Provenendo lungo la statale “Pontebbana” da San Michele al Tagliamento, passerà per Latisana (poco prima delle 15) e poi da Palazzolo dello Stella (ore 15.37), Muzzana del Turgnano (ore 15.49) e San Giorgio di Nogaro (dalle 16 alle 16.23). Approdo a Trieste (alle 18.10) base conclusiva della della giornata, giungendo da Sgonico e risalendo viale Miramare sino alla Riva del Mandracchio (arrivo alle 19.20). Ci saranno la campionessa mondiale di pattinaggio artistico Tanja Romano e l’olimpionica di tiro a segno Valentina Turisini tra i 45 tedofori impegnati a portare la fiaccola , che dal Castello di Miramare arriverà alla storica Piazza dell’Unità d’Italia. Ogni tedoforo percorrerà 400 metri.
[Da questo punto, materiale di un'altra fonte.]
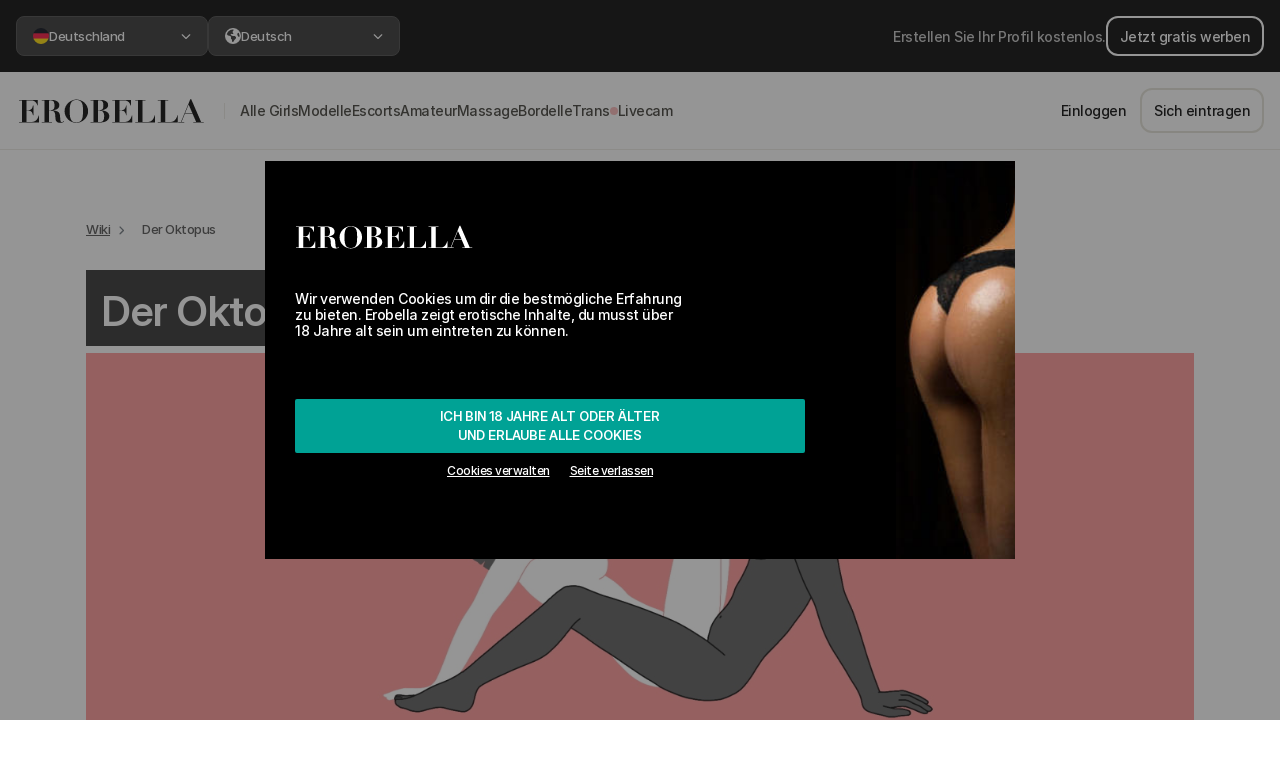

--- FILE ---
content_type: image/svg+xml
request_url: https://erobella.com/images/erobella_logo_white.svg
body_size: 1968
content:
<?xml version="1.0" encoding="UTF-8"?>
<svg id="Layer_1" data-name="Layer 1" xmlns="http://www.w3.org/2000/svg" viewBox="0 -70 1150 315.16" fill="white">
  <defs>
    <style>
      .cls-1 {
      stroke-width: 0px;
      }
    </style>
  </defs>
  <path class="cls-1" d="m120.65,28.12v32.49h-2.47c-.64-2.15-1.71-4.91-3.23-8.27-1.52-3.35-3.64-6.62-6.37-9.78-2.73-3.17-6.24-5.92-10.54-8.27-4.31-2.34-9.57-3.52-15.77-3.52h-30.21v58.71h10.64c4.68,0,8.65-.67,11.88-1.99,3.23-1.33,5.92-3.23,8.07-5.7,2.15-2.47,3.92-5.44,5.32-8.93,1.39-3.48,2.53-7.38,3.42-11.69h2.47v59.09h-2.47c-.89-3.67-1.93-7.22-3.14-10.64-1.21-3.42-2.82-6.43-4.84-9.02-2.03-2.59-4.53-4.66-7.51-6.18-2.98-1.52-6.68-2.28-11.11-2.28h-12.73v68.59h31.16c5.82,0,11.08-.98,15.77-2.94,4.68-1.96,8.83-4.72,12.44-8.27,3.61-3.54,6.62-7.69,9.02-12.44,2.4-4.75,4.24-9.85,5.51-15.29h2.47v41.61H7.03v-2.66h17.48V30.78H7.03v-2.66h113.62Z"/>
  <path class="cls-1" d="m143.83,30.78v-2.66h28.69c5.32,0,10.57-.1,15.77-.29,5.19-.19,10.45-.29,15.77-.29,4.94,0,10.17.51,15.68,1.52,5.51,1.02,10.54,2.75,15.1,5.23s8.33,5.79,11.3,9.98c2.97,4.18,4.47,9.44,4.47,15.77,0,5.07-1.14,9.4-3.42,13.01-2.28,3.61-5.22,6.56-8.83,8.84-3.61,2.28-7.63,4.02-12.06,5.22-4.44,1.21-8.81,2-13.11,2.38v.95c6.2,1.14,11.75,2.28,16.62,3.42,4.87,1.14,9.09,2.85,12.63,5.13,3.54,2.28,6.37,5.45,8.46,9.5,2.09,4.06,3.39,9.5,3.9,16.34.63,7.98,1.14,14.38,1.52,19.19.38,4.82.92,8.55,1.62,11.21.69,2.66,1.64,4.44,2.85,5.32,1.2.89,2.94,1.33,5.22,1.33,2.53,0,4.62-.73,6.27-2.19,1.65-1.45,3.1-2.82,4.37-4.08l1.9,1.71c-1.27,1.27-2.5,2.44-3.71,3.52-1.21,1.08-2.6,2-4.18,2.75-1.59.76-3.52,1.36-5.79,1.81-2.28.44-5.13.67-8.55.67-6.97,0-12.42-1.11-16.34-3.33-3.93-2.21-6.84-4.97-8.74-8.27-1.9-3.29-3.07-6.87-3.51-10.73-.45-3.86-.73-7.5-.85-10.92-.26-5.19-.6-10.23-1.05-15.1-.45-4.88-1.49-9.22-3.13-13.02-1.65-3.8-4.12-6.84-7.41-9.12-3.29-2.28-7.92-3.42-13.87-3.42h-12.54v68.59h17.48v2.66h-62.51v-2.66h17.48V30.78h-17.48Zm52.82,58.71c5.7,0,10.19-.76,13.49-2.28,3.29-1.52,5.76-3.58,7.41-6.18,1.64-2.59,2.69-5.54,3.13-8.83.44-3.29.67-6.65.67-10.07,0-5.57-.38-10.35-1.14-14.35-.76-3.99-2.03-7.28-3.8-9.88-1.78-2.59-4.21-4.53-7.31-5.79-3.11-1.26-7.06-1.9-11.88-1.9-1.4,0-2.79.07-4.18.19-1.4.13-2.79.26-4.18.38v58.71h7.79Z"/>
  <path class="cls-1" d="m288.89,66.88c4.37-8.74,9.97-16.21,16.81-22.42,6.84-6.2,14.5-10.99,22.99-14.35,8.48-3.35,16.78-5.03,24.89-5.03,8.74,0,17.39,1.65,25.94,4.94,8.55,3.3,16.15,7.98,22.8,14.06,6.65,6.08,12.03,13.46,16.15,22.13,4.11,8.68,6.17,18.46,6.17,29.35,0,9.5-1.93,18.52-5.79,27.08-3.87,8.55-9.06,16.05-15.58,22.51-6.53,6.46-14.06,11.56-22.61,15.3-8.55,3.73-17.58,5.6-27.08,5.6s-18.37-1.81-26.98-5.42c-8.62-3.61-16.18-8.55-22.71-14.82-6.53-6.27-11.75-13.65-15.67-22.13-3.93-8.48-5.89-17.67-5.89-27.55,0-10.77,2.19-20.52,6.56-29.26Zm26.69,62.04c1.52,8.68,3.9,15.58,7.12,20.71s7.41,8.71,12.54,10.73c5.13,2.03,11.24,3.04,18.33,3.04,9.37,0,16.72-1.74,22.04-5.23,5.32-3.48,9.31-8.29,11.97-14.44,2.66-6.14,4.34-13.42,5.03-21.85.69-8.42,1.04-17.57,1.04-27.46,0-8.86-.28-17.32-.85-25.36-.57-8.04-2.19-15.13-4.84-21.28-2.66-6.14-6.68-11.02-12.06-14.63-5.39-3.61-12.83-5.42-22.33-5.42-8.87,0-15.96,1.68-21.28,5.04-5.32,3.36-9.38,8.08-12.16,14.15-2.79,6.08-4.63,13.3-5.51,21.66-.89,8.36-1.33,17.55-1.33,27.55,0,13.18.76,24.1,2.28,32.77Z"/>
  <path class="cls-1" d="m439.27,30.78v-2.66h28.69c5.32,0,10.57-.1,15.77-.29,5.19-.19,10.45-.29,15.77-.29,4.94,0,10.13.51,15.58,1.52,5.44,1.02,10.42,2.73,14.92,5.13,4.49,2.41,8.2,5.64,11.12,9.69,2.91,4.06,4.37,9.12,4.37,15.2,0,5.45-1.42,10.04-4.27,13.77-2.85,3.74-6.3,6.81-10.35,9.22-4.06,2.41-8.27,4.25-12.63,5.51-4.37,1.27-8.08,2.09-11.12,2.47v.76c4.94.38,10.07,1.21,15.39,2.47,5.32,1.27,10.19,3.26,14.63,5.98,4.43,2.73,8.1,6.3,11.02,10.73,2.91,4.44,4.37,10.01,4.37,16.72,0,7.35-1.87,13.43-5.6,18.24-3.74,4.82-8.3,8.62-13.68,11.4-5.39,2.79-11.11,4.72-17.19,5.79-6.08,1.08-11.53,1.61-16.34,1.61-5.32,0-10.61-.07-15.86-.19-5.26-.13-10.54-.19-15.87-.19h-28.69v-2.66h17.48V30.78h-17.48Zm52.82,58.71c5.7,0,10.19-.76,13.49-2.28,3.29-1.52,5.76-3.58,7.41-6.18,1.64-2.59,2.69-5.54,3.13-8.83.44-3.29.67-6.65.67-10.07,0-5.57-.38-10.35-1.14-14.35-.76-3.99-2.03-7.28-3.8-9.88-1.78-2.59-4.21-4.53-7.31-5.79-3.11-1.26-7.06-1.9-11.88-1.9-1.4,0-2.79.07-4.18.19-1.4.13-2.79.26-4.18.38v58.71h7.79Zm3.23,71.82c4.05,0,7.69-.48,10.92-1.43,3.23-.95,5.98-2.75,8.27-5.42,2.28-2.66,4.02-6.36,5.23-11.11,1.2-4.75,1.8-10.99,1.8-18.71,0-2.15-.19-5.04-.57-8.65-.38-3.61-1.43-7.19-3.14-10.74-1.71-3.54-4.31-6.62-7.79-9.21-3.49-2.59-8.39-3.9-14.72-3.9h-11.02v68.59c3.42.38,7.09.57,11.02.57Z"/>
  <path class="cls-1" d="m683.42,28.12v32.49h-2.47c-.63-2.15-1.71-4.91-3.23-8.27-1.52-3.35-3.64-6.62-6.37-9.78-2.73-3.17-6.24-5.92-10.54-8.27-4.31-2.34-9.57-3.52-15.77-3.52h-30.21v58.71h10.64c4.68,0,8.64-.67,11.88-1.99,3.23-1.33,5.92-3.23,8.08-5.7,2.15-2.47,3.92-5.44,5.32-8.93,1.39-3.48,2.53-7.38,3.42-11.69h2.47v59.09h-2.47c-.89-3.67-1.93-7.22-3.13-10.64-1.21-3.42-2.82-6.43-4.84-9.02-2.03-2.59-4.53-4.66-7.5-6.18-2.98-1.52-6.68-2.28-11.12-2.28h-12.73v68.59h31.16c5.83,0,11.08-.98,15.77-2.94,4.68-1.96,8.83-4.72,12.44-8.27,3.61-3.54,6.62-7.69,9.03-12.44,2.4-4.75,4.24-9.85,5.51-15.29h2.47v41.61h-121.41v-2.66h17.48V30.78h-17.48v-2.66h113.62Z"/>
  <path class="cls-1" d="m771.2,28.12v2.66h-17.48v129.96h31.35c4.18,0,8.39-.69,12.63-2.09,4.24-1.39,8.23-3.71,11.97-6.94,3.74-3.23,7.09-7.41,10.07-12.54,2.97-5.13,5.29-11.37,6.94-18.71h2.47v42.94h-120.46v-2.66h17.48V30.78h-17.48v-2.66h62.51Z"/>
  <path class="cls-1" d="m908.38,28.12v2.66h-17.48v129.96h31.35c4.18,0,8.39-.69,12.63-2.09,4.24-1.39,8.23-3.71,11.97-6.94,3.74-3.23,7.09-7.41,10.07-12.54,2.97-5.13,5.29-11.37,6.94-18.71h2.47v42.94h-120.46v-2.66h17.48V30.78h-17.48v-2.66h62.51Z"/>
  <path class="cls-1" d="m985.51,160.74l56.62-137.94h5.13l59.85,137.94h16.34v2.66h-63.84v-2.66h17.67l-22.04-50.92h-45.6l-21.09,50.92h16.91v2.66h-35.91v-2.66h15.96Zm25.08-53.58h43.7l-22.42-51.87-21.28,51.87Z"/>
</svg>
Tra questi, semplici cittadini e sportivi, tra cui il canottiere Riccardo Dei Rossi, vincitore di due titoli mondiali e medaglia d’argento alle Olimpiadi di Sidney 2000, e l’imprenditore Andrea Illy, mentre l’ultima tedofora sarà Cristina Mauri, più volte campionessa italiana di sci d’erba, che accenderà il braciere olimpico allestito tra i pili della piazza. A fare da ala saranno gli appartenenti all’Associazione Nazionale Alpini, assieme ai ragazzi e alle ragazze delle Federazioni sportive triestine.

La tappa triestina della fiaccola olimpica sarà anche l’occasione per un’iniziativa di alcuni gruppi e movimenti che si oppongono al progetto dell’Alta Velocità, i quali hanno annunciato che terranno un presidio in piazza Unità durante tutta la manifestazione. Poi, partenza da Doberdò del Lago (ore 9.20) da dove la sequenza dei tedofori risalirà la regione per Monfalcone (toccata dalle 10.22 alle 11.04), Ronchi dei Legionari (ore 11.45), Fogliano Redipuglia (ore 12.05), Sagrado (ore 12.34), Gradisca d’Isonzo (ore 12.43) e Romans d’Isonzo (ore 13.13). Nella provincia di Udine, la fiamma entrerà per San Vito al Torre (ore 14.01) interessando Visco (ore 15.08), Palmanova (dalle 15.35 non mancando di tagliare anche piazza Grande), San Maria la Longa (ore 15.59) e Pavia di Udine (ore 17.26). La sfilata a Udine aprirà da viale Palmanova (ore 18) sviluppandosi per strade e piazze del centro storico con approdo finale in piazza Libertà (ore 19.20). Ultimo frazionista, Luca Toso già campione di salto in alto, presente alle Olimpiadi di “Seul 88″. Stamattina, in Comune, ci sarà il dettaglio del programma delle iniziative di contorno all’avvenimento. La fiaccola olimpica si avvierà da Gorizia (alle 9.40 in via Tabai) per sconfinare da Nova Gorica e continuare in Slovenia sino a Lubiana (giungerà alle 12.17). Invece (dalle 16.49 alle 17.57) si farà vedere a Klagenfurt. Quindi c’è il rientro in Italia, dato che la frazione chiuderà a Tarvisio (piazza Unità, ore 19.32). Sabato, giornata riservata inizialmente alla Carnia con transiti per Villa Santina (ore 7.49), Enemonzo (ore 8.17), Socchieve (ore 8.52), Ampezzo (ore 8.40) e rimanente percorso in Cadore. Ma non è finita poichè, domenica, torneranno per un po’ all’opera i tedofori friulani. Infatti, fiaccola nella destra Tagliamento (dalle 15) attraversando Sacile, Fontanafredda, Porcia e Pordenone (oe 16.24) prima di lasciare definitivamente la regione per il Trevigiano.